Next fall a change to the existing Pass/No Credit grading policy will allow undergraduate students at Stony Brook to choose a minimum grade they wish to record on their transcript. If they don’t achieve that minimum grade or higher, but earn above a D, they will get a P. If they receive below a D, it will show up on their transcript as NC.

The new grade policy, called Grade/Pass/No Credit, or GPNC, was suggested to the Undergraduate Council by Deborah Machalow, executive vice president of USG. Machalow drafted the policy and presented it to a UGC committee which re-drafted and finalized it.

GPNC allows students to take courses outside their comfort zone without risking damage to their GPA, according to Professor Scott Sutherland, chair of the Undergraduate Council.

For example, if an English major is interested in taking a physics class, but worries that it may be too difficult, the student can choose the GPNC option and select an A as the minimum grade. That means the student will still be motivated to work in the class because the possibility of earning a good grade still exists, but his or her GPA won’t be affected if he or she receives below an A.

Students have the GPNC option through the ninth week of class, but they may only do so for one class per semester, and they cannot choose the option for the same class more than once. Grades of P and NC do not satisfy DEC requirements and many major requirements. Students may not choose the GPNC option for certain courses, including any courses in the College of Engineering and Applied Sciences majors.

In an email to the academic advisors on campus, Assistant Provost Richard J. Gatteau said, “Currently, about 1,000 students select the P/NC option each term, and instead of having the P or NC as the only possible outcomes, the [Undergraduate] Council agreed that allowing an opportunity for a grade to still appear on the transcript encourages students to work hard to achieve their desired goal.”

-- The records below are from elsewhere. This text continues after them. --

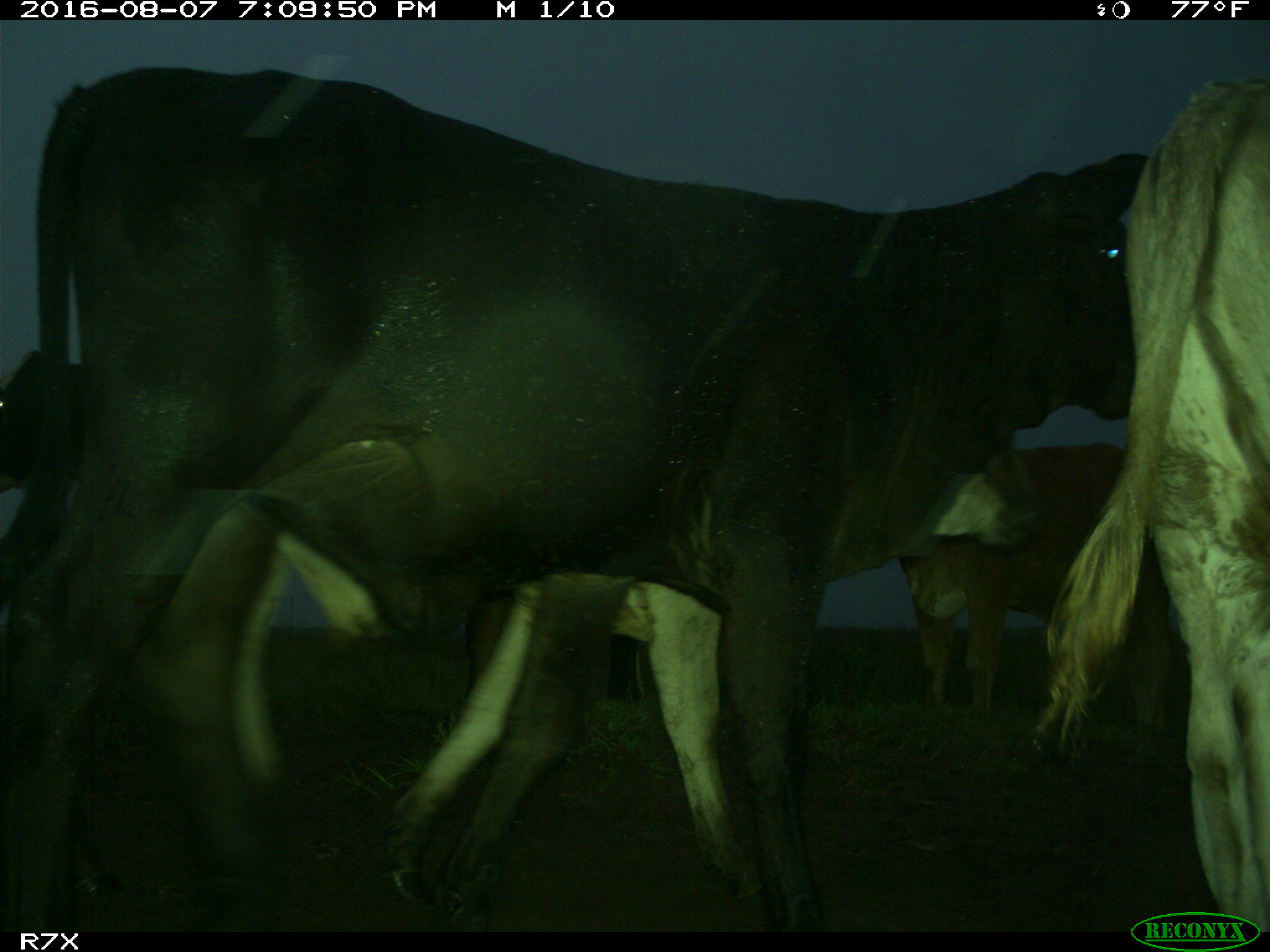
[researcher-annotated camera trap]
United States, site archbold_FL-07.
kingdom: Animalia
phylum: Chordata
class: Mammalia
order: Artiodactyla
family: Bovidae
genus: Bos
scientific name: Bos taurus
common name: domestic cow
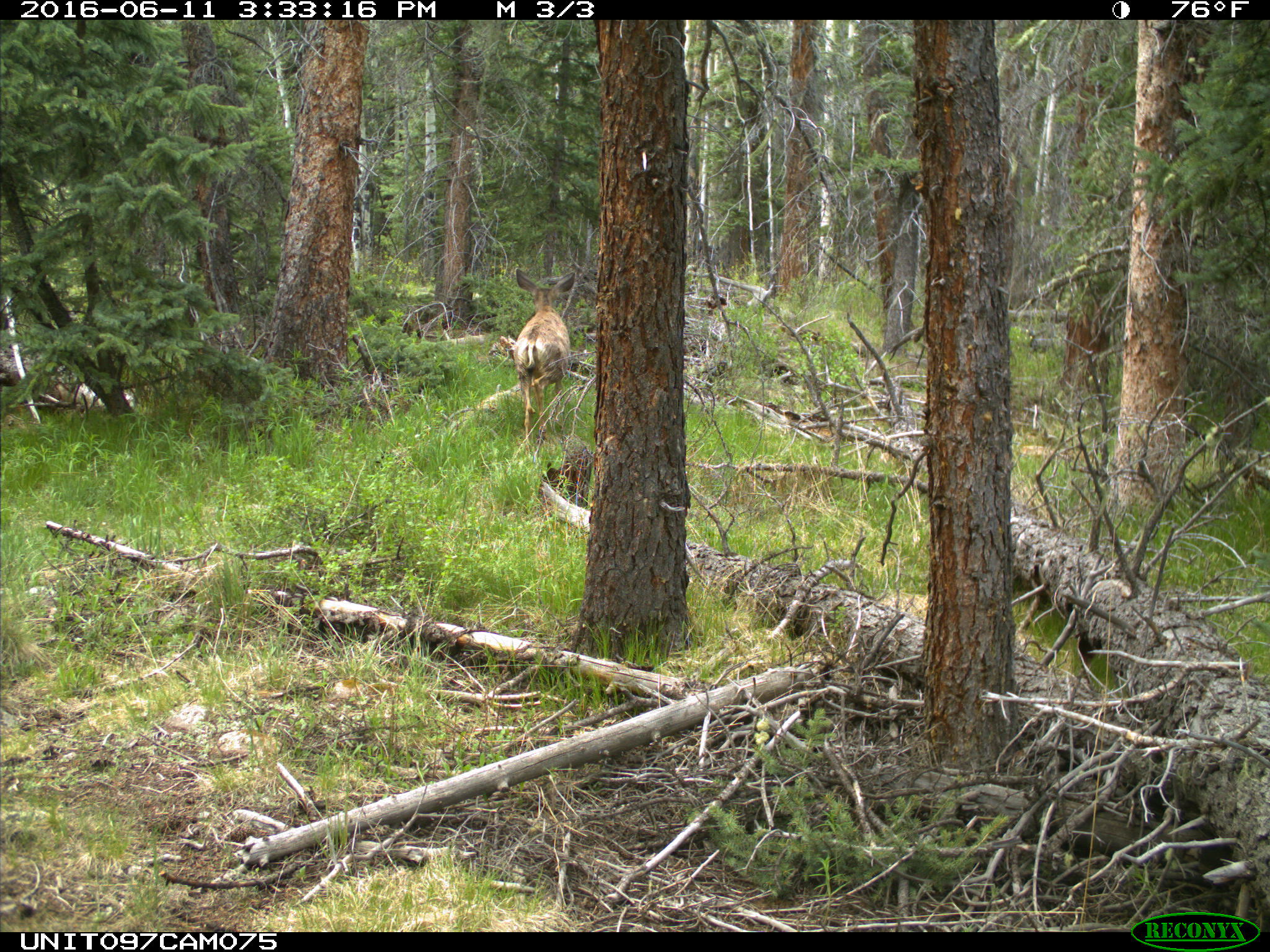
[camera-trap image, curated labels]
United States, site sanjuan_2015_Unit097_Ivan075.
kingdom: Animalia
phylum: Chordata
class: Mammalia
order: Artiodactyla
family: Cervidae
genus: Odocoileus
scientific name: Odocoileus hemionus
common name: mule deer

The Undergraduate Council, the University Senate and the Undergraduate Student Government all supported the new policy. With the approval of the Provost Dennis Assanis’ office, it will be implemented next fall, though some technicalities such as how it will function on SOLAR, have not been finalized.

During the debate at the March 14 USG Senate meeting, Senator Jason Sockin said he opposed the new policy because it eliminated the risk that comes with taking difficult courses.

“There has to be a point where the administration says they don’t want to bend on this,” he said. Most universities have a P/NC option, but Sockin said he feels implementing the GPNC option would create too large of a safety net and would increase complacency in students.